BEGIN Selected passage
Make a Jewish joke and Paypal will not be your friend. Piss of governments and Visa and Mastercard will make it impossible to donate to your cause.

2 comments

I appreciate the nuance. "Today, Bitcoin censors less than PayPal" seems closer to the truth.

Would you then agree with "Cryptocurrencies in 2010 censored less than cryptocurrencies in 2018"?

Yes. Cryptocurrency will eventually have to bite the bullet and become legit: KYC/AML, deanonymizing bad actors, defunding terrorists, hitting ICO's with laws, exchanges who cooperate with the IRS. It is getting there whether its users want to or not.
Right, and this is the contention: I'm pretty sure when bitcoiners say "censorship resistant", they believe that Bitcoin will be resistant to any future law enforcement. I used to believe this, which is why I'm assuming it's what they believe... Your position that "you can buy drugs today with Bitcoin but probably not in the future" seems much more reasonable, but I'd call this "regulatory arbitrage" (like Uber), not "censorship resistance".
Ah bitcoin, standing up and providing a platform for all the racists, antisemites and bigots of the world. Don’t forget all the drug kingpins, terrorists, child pornographer peddlers, and crypto-ransomware makers too!
Please don't post unsubstantive comments here.
Yup, that is a hairy decision to make if you advocate for privacy and anonymity, and against censorship: What to do with the bad actors who will make use of it?
END Selected passage
BEGIN Given entries
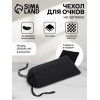 Чехол для очков на затяжке, плотность 230 г/м², размер 9.2×0.5×17.5 см, чёрный (производитель не указан)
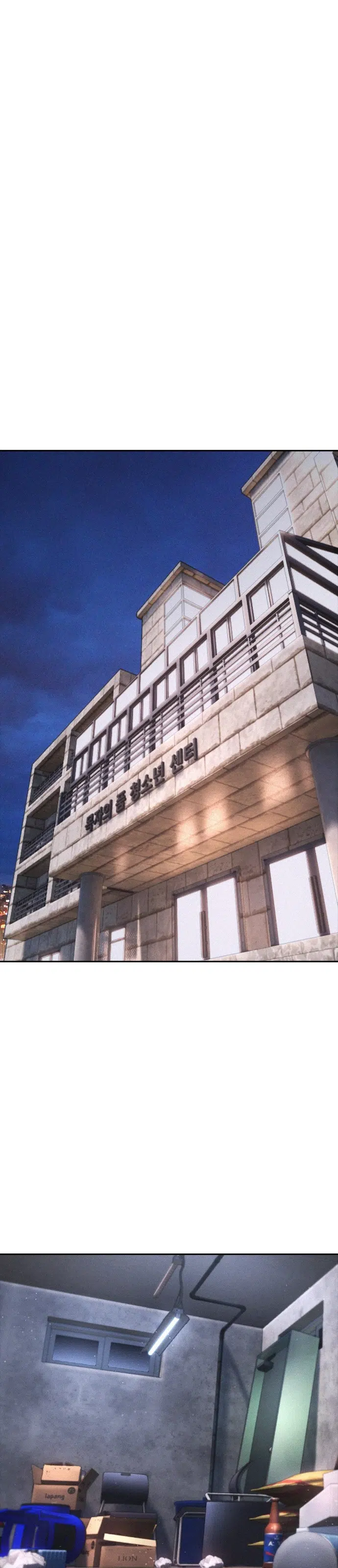 Yarı Zamanlı Baba - Bölüm 75 Sayfa 55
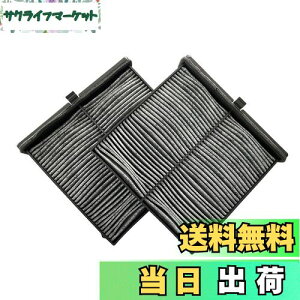 yzdualmax ԗpGARtB^[ 3w\Y EL@\Rۋ@\ Kp}c_ CX-30/MAZDA3/MX-30 p BDGF-61-J6X 2pcs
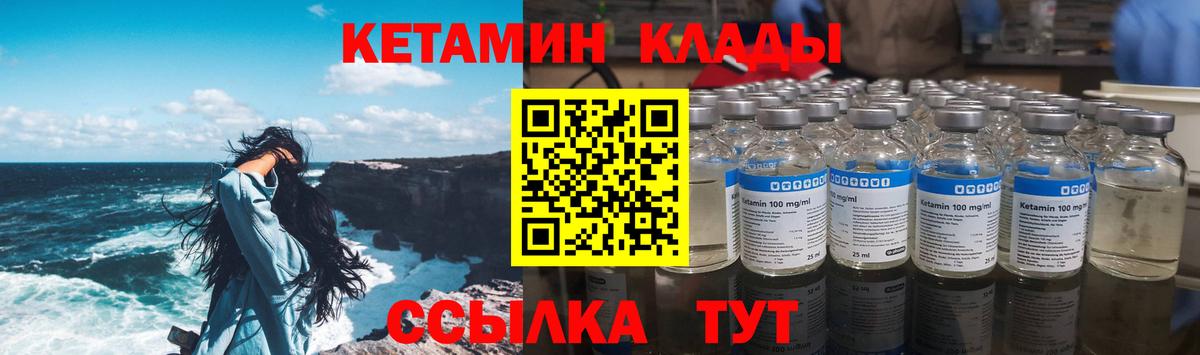 ГАШИШ  Вход с VPN  Канабис  Советск  Мефедрон кристаллы  ГАШ 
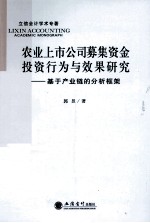 农业上市公司募集资金投资行为与效果研究 基于产业链的分析框架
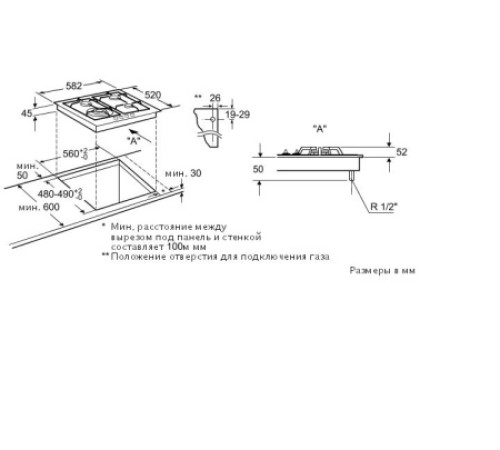Поверхность NEFF t23r46n0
END Given entries
Can you write the next part of the comment thread on Bitcoin and censorship, starting after its final comment? The material above comes from a different source than the comment thread on Bitcoin and censorship.

**Written response:**
From the Tor FAQ:

> Some advocates of anonymity explain that it's just a tradeoff — accepting the bad uses for the good ones — but there's more to it than that. Criminals and other bad people have the motivation to learn how to get good anonymity, and many have the motivation to pay well to achieve it. Being able to steal and reuse the identities of innocent victims (identity theft) makes it even easier. Normal people, on the other hand, don't have the time or money to spend figuring out how to get privacy online. This is the worst of all possible worlds.

> So yes, criminals can use Tor, but they already have better options, and it seems unlikely that taking Tor away from the world will stop them from doing their bad things. At the same time, Tor and other privacy measures can fight identity theft, physical crimes like stalking, and so on.

BTW: Those examples I gave are for Milo Yiannopoulos and WikiLeaks. I am not sure they fit into any category you mentioned.

> If when you say whiskey you mean the devil's brew, the poison scourge, the bloody monster, that defiles innocence, dethrones reason, destroys the home, creates misery and poverty, yea, literally takes the bread from the mouths of little children; if you mean the evil drink that topples the Christian man and woman from the pinnacle of righteous, gracious living into the bottomless pit of degradation, and despair, and shame and helplessness, and hopelessness, then certainly I am against it.

Anarchists. But with computers now.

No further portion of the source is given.